Professor Pierre Sauvé
Pierre Sauvé is a faculty member and Senior Research Fellow (non-resident) at the World Trade Institute (WTI), in Berne, Switzerland, where he teaches in the WTI’s MILE programme and directs a four-year Swiss National Foundation research project on the evolving international regulatory framework in service industries (2005-9).
He is a Visiting Fellow and Research Associate in the International Trade Policy Unit at the London School of Economics and Political Science (LSE), in London, U.K., and also holds a Visiting Professor appointment in the International Relations Department at the College of Europe, in Bruges, Belgium. Since 1999, he has taught in the Academy of International Law’s annual Summer Academy on the Law and Economics of the WTO, held in Macau.
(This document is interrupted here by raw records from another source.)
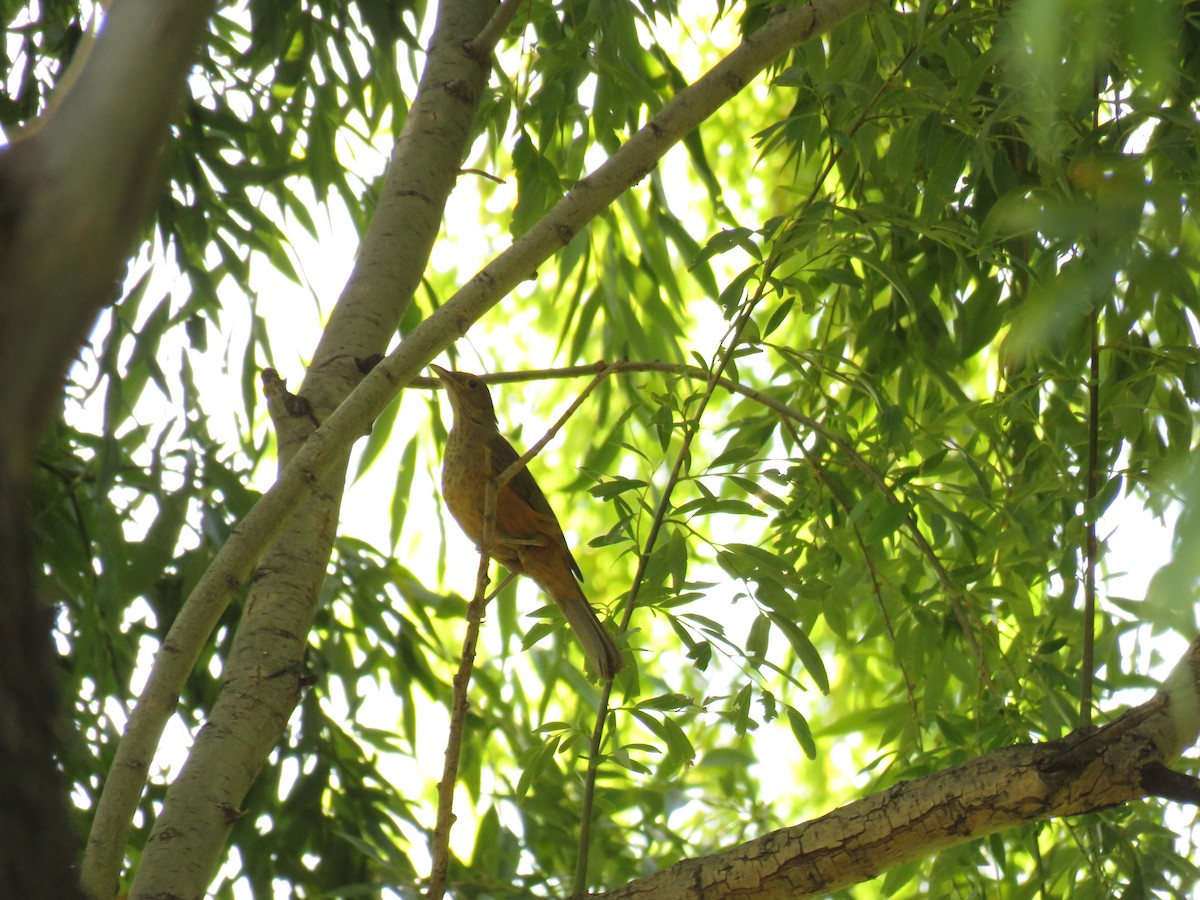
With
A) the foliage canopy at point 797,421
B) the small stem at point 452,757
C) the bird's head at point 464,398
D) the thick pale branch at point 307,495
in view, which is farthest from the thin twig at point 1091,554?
the bird's head at point 464,398

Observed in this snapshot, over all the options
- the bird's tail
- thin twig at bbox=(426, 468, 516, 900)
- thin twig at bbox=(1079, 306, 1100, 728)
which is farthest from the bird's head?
thin twig at bbox=(1079, 306, 1100, 728)

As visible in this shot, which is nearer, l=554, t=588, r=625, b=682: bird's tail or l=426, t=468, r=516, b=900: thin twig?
l=426, t=468, r=516, b=900: thin twig

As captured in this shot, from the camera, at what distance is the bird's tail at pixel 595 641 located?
6.77 ft

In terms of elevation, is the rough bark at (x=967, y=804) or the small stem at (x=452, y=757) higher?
the small stem at (x=452, y=757)

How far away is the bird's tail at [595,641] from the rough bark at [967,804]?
42 centimetres

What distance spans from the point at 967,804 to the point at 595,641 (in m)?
0.76

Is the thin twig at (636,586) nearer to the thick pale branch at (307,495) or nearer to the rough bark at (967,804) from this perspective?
the rough bark at (967,804)

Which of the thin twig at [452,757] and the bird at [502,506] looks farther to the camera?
the bird at [502,506]

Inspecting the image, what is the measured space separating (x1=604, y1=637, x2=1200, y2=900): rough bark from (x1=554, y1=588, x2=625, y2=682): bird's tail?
1.39 feet

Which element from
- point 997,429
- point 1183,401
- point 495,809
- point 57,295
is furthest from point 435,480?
point 57,295

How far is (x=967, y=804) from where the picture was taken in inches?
61.8

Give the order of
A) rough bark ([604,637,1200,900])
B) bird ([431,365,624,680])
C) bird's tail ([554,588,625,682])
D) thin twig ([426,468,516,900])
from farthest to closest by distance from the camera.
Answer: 1. bird ([431,365,624,680])
2. bird's tail ([554,588,625,682])
3. thin twig ([426,468,516,900])
4. rough bark ([604,637,1200,900])

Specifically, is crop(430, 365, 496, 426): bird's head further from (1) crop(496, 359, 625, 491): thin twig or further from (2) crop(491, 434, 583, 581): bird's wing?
(1) crop(496, 359, 625, 491): thin twig

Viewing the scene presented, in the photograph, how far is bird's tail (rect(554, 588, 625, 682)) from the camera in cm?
206
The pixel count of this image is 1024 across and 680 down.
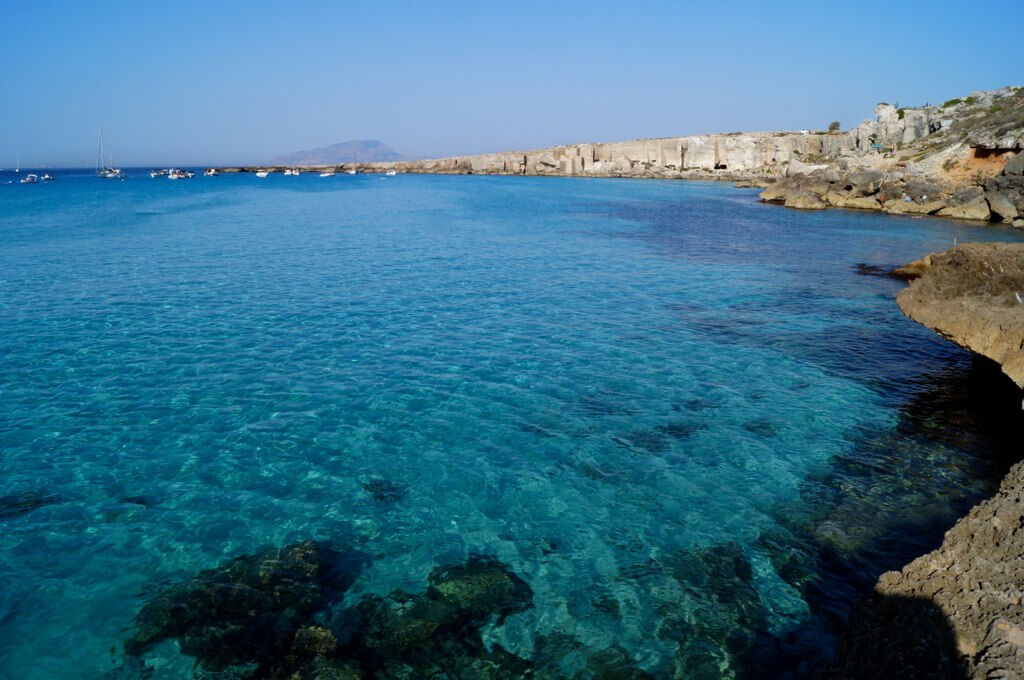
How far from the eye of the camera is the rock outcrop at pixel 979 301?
10.0 m

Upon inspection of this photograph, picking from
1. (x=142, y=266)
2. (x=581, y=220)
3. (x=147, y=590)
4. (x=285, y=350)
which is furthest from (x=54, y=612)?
(x=581, y=220)

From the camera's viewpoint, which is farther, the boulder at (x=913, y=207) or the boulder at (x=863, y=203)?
the boulder at (x=863, y=203)

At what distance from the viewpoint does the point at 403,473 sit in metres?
9.72

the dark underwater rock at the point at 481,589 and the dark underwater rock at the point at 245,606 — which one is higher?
the dark underwater rock at the point at 245,606

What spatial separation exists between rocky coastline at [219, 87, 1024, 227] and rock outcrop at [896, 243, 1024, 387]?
37.6 m

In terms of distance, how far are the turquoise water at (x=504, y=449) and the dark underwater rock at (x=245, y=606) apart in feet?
0.81

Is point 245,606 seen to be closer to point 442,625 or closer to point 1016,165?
point 442,625

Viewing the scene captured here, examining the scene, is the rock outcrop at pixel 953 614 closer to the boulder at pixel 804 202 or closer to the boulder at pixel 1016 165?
the boulder at pixel 1016 165

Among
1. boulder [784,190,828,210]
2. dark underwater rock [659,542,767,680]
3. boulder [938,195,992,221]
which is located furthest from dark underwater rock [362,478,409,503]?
boulder [784,190,828,210]

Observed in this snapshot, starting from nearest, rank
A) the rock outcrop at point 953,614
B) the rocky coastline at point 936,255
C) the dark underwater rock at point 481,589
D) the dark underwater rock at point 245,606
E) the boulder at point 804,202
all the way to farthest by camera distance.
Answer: the rock outcrop at point 953,614
the rocky coastline at point 936,255
the dark underwater rock at point 245,606
the dark underwater rock at point 481,589
the boulder at point 804,202

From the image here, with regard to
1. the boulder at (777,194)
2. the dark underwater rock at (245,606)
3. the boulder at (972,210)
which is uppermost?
the boulder at (777,194)

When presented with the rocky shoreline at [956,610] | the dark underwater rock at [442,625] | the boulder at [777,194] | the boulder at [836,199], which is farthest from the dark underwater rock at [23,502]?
the boulder at [777,194]

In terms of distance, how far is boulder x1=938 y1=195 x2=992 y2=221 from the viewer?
1754 inches

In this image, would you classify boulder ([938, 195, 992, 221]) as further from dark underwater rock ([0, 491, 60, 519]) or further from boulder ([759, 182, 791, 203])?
dark underwater rock ([0, 491, 60, 519])
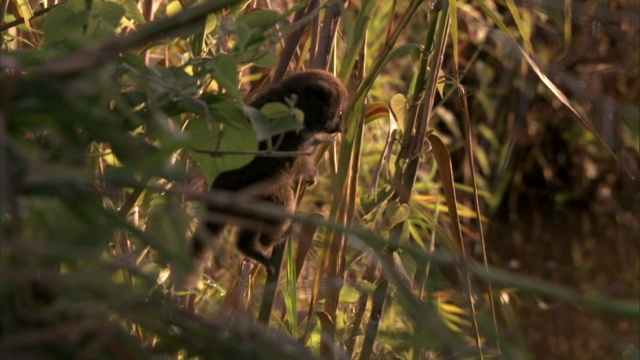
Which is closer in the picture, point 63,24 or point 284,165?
point 63,24

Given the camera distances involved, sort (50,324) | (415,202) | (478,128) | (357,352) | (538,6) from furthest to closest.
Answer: (478,128), (415,202), (357,352), (538,6), (50,324)

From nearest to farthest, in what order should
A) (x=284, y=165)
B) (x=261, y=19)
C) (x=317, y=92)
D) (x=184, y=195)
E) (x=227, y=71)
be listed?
1. (x=184, y=195)
2. (x=227, y=71)
3. (x=261, y=19)
4. (x=284, y=165)
5. (x=317, y=92)

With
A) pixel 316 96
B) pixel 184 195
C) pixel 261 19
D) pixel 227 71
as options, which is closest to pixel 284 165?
pixel 316 96

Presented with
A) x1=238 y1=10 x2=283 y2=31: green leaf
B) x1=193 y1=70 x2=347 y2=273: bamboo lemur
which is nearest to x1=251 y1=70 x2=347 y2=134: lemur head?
x1=193 y1=70 x2=347 y2=273: bamboo lemur

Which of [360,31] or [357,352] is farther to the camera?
[357,352]

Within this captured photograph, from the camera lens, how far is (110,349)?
116cm

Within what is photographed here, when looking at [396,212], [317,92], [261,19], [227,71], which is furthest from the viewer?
[317,92]

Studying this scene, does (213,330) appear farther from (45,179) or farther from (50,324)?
(45,179)

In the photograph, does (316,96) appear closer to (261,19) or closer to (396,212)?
(396,212)

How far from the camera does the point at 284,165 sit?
2045 millimetres

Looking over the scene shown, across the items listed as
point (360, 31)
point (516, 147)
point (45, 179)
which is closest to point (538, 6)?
point (360, 31)

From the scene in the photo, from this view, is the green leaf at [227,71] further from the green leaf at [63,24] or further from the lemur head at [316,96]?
the lemur head at [316,96]

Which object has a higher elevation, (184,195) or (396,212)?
(184,195)

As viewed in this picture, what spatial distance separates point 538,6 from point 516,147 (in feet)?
12.7
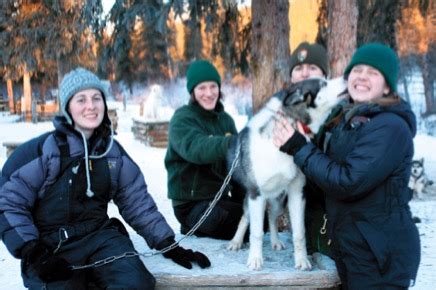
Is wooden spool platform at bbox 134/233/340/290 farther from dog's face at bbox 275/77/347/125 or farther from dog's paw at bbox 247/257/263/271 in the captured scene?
dog's face at bbox 275/77/347/125

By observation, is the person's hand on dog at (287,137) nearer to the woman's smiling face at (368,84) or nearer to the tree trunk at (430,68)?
the woman's smiling face at (368,84)

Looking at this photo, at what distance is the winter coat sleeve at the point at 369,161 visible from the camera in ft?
7.47

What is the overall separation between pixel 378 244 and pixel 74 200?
1682 mm

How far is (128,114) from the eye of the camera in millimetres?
27250

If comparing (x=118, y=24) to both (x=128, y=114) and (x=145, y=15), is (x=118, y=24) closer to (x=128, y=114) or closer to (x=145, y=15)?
(x=145, y=15)

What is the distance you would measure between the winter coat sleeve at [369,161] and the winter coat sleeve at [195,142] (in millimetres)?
931

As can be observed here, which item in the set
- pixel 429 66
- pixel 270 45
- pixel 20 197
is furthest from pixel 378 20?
pixel 429 66

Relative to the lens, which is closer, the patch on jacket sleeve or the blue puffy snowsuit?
the blue puffy snowsuit

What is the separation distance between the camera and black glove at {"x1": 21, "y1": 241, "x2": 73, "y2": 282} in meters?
2.41

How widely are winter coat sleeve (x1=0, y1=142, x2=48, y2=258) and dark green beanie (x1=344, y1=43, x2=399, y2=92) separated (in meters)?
1.84

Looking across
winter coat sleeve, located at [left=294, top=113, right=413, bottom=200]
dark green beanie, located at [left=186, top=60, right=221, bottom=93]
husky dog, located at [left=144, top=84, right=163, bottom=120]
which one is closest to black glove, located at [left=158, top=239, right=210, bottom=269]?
winter coat sleeve, located at [left=294, top=113, right=413, bottom=200]

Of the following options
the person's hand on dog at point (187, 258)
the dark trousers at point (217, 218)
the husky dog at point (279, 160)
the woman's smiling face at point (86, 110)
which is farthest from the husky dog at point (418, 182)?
the woman's smiling face at point (86, 110)

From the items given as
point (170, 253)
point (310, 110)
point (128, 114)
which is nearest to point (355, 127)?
point (310, 110)

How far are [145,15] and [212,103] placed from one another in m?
1.88
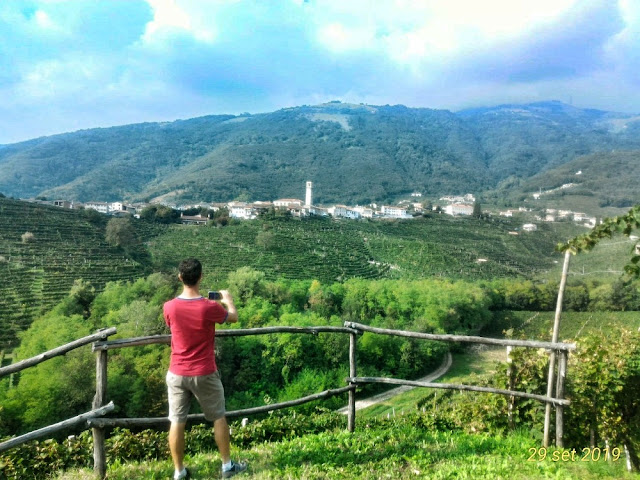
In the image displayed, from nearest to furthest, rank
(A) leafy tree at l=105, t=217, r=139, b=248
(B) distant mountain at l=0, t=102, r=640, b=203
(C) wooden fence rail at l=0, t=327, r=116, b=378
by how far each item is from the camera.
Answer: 1. (C) wooden fence rail at l=0, t=327, r=116, b=378
2. (A) leafy tree at l=105, t=217, r=139, b=248
3. (B) distant mountain at l=0, t=102, r=640, b=203

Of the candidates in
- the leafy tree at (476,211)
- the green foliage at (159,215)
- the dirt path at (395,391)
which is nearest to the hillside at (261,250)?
the green foliage at (159,215)

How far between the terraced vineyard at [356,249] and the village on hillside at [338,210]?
13.0 feet

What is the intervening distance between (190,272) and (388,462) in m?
2.04

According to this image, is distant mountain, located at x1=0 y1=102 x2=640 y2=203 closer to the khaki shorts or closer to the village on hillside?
the village on hillside

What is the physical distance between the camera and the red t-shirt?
8.84 ft

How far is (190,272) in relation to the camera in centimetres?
272

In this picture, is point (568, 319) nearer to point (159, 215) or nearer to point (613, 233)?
point (613, 233)

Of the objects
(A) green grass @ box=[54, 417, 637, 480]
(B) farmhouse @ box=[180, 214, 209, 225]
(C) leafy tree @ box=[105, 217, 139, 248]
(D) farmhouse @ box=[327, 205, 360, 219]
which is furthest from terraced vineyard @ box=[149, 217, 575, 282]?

He is a Fellow of the European Centre for International Political Economy (ECIPE), in Brussels, Belgium, since its launch in October 2006. He was a Visiting Professor at the Institut d’Etudes Politiques (Sciences-Po), in Paris, France, in 2003–04 and has worked as a Paris-based consultant for the World Bank since January 2003. From 1998–2000, he taught at Harvard University’s John F. Kennedy School of Government, in Cambridge, Massachusetts, during which period he was also appointed Non-Resident Senior Fellow at the Brookings Institution, in Washington, D.C. He served as Canada’s services negotiator in the North American Free Trade Agreement and was a staff member at the Bank for International Settlements, the General Agreement on tariffs and Trade and the OECD Trade Directorate.
Professor Sauvé’s research interests focus on the evolution of rule-making for services trade and investment, labour mobility and the impact that regional integration agreements exert on the design and operation of the multilateral trading system.